The NLMRA concluded that the U.S. government has kept pace with innovation in money laundering techniques, forcing criminals attempting to launder money to rely on costly and burdensome methods to mask their identities when opening and managing accounts. Those methods include using cash, conducting smaller transactions below customer identification thresholds and using shell companies. Meanwhile, AML efforts have succeeded in narrowing the vulnerabilities that money launderers seek to exploit using tools, such as targeted financial sanctions, law enforcement investigations and prosecutions, as well as working to enhance international AML standards.
The U.S. government also has made terrorism financing more difficult, according to the NTFRA. Efforts in that area have “made it substantially more difficult” for terrorist groups to raise and move money through the U.S. financial system since the attacks of Sept. 11, 2001. Since those efforts began, terrorists haven’t been as able to use the banking system to finance illegal activities, instead relying on more expensive and less efficient methods, such as cash smuggling. The risk assessment cautioned, however, that officials must remain vigilant, as the wealth and resources of the U.S. will “continue to make it an attractive target for a wide range of terrorist organizations seeking to fund their activities.”
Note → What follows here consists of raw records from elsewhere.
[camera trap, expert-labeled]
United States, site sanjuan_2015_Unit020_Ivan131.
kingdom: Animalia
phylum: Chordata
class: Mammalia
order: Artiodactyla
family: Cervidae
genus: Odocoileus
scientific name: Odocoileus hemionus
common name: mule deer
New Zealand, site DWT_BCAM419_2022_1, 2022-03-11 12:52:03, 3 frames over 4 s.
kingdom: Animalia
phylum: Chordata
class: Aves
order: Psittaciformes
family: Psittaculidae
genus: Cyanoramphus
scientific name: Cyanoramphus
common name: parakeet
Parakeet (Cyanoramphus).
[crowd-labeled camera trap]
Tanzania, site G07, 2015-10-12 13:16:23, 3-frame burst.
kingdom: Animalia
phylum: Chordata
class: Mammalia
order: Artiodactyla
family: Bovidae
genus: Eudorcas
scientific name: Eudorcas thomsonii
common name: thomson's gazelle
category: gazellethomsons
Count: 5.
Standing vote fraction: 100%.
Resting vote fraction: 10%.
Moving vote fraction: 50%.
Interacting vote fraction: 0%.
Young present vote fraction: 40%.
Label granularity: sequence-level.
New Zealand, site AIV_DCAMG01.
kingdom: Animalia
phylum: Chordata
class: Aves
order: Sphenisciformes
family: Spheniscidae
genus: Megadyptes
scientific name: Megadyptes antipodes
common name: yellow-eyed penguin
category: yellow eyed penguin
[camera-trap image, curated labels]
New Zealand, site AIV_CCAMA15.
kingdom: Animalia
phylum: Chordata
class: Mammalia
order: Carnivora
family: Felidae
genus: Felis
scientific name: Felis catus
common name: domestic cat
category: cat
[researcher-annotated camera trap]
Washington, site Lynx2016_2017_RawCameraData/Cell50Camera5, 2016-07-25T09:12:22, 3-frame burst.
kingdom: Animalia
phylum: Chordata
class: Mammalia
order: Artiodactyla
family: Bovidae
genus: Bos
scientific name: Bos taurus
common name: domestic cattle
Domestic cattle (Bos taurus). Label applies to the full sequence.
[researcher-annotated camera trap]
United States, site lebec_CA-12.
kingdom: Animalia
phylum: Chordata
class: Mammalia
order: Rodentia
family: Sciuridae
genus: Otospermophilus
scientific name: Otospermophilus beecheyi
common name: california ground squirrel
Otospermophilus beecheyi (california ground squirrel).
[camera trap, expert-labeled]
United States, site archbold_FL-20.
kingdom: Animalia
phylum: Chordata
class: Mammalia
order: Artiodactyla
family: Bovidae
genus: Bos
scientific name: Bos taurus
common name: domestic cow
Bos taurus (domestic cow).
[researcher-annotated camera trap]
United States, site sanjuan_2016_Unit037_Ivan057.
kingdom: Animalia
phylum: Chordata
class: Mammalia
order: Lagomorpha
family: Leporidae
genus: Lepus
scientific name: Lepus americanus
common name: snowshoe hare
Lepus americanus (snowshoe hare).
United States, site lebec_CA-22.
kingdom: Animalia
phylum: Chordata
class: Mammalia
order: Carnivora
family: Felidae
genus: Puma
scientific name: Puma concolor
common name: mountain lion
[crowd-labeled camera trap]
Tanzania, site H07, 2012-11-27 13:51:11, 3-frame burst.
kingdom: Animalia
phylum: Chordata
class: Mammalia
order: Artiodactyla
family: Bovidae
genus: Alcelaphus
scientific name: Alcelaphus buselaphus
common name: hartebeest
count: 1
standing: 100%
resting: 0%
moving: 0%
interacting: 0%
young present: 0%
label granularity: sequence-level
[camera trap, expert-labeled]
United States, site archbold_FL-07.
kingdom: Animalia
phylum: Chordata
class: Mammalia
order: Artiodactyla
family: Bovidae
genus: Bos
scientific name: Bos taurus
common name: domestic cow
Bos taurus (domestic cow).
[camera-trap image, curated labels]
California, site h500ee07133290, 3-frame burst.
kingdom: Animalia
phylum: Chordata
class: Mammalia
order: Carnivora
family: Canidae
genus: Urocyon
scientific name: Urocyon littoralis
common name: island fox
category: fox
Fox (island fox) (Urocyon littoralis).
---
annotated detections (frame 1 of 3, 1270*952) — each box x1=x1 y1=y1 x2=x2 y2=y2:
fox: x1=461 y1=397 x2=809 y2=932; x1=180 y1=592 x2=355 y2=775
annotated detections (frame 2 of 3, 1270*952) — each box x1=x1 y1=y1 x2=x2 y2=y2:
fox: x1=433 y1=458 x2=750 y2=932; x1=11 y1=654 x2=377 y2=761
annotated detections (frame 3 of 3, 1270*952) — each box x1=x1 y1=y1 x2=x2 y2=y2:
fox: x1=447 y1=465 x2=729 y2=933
“Today’s assessments underscore our dedication to better understand and address the risk of illicit finance,” said Adam Szubin, Acting Under Secretary for Terrorism and Financial Intelligence. “This comprehensive review will better inform the U.S. government and our private sector partners about how to further safeguard and strengthen the U.S. economy and national security.”
The review for the assessments was led by the Treasury Department’s Office of Terrorist Financing and Financial Crimes and developed in coordination with offices and bureaus in the Treasury Department, the Department of Justice, the Department of Homeland Security, the Department of State and across the intelligence community and federal regulators.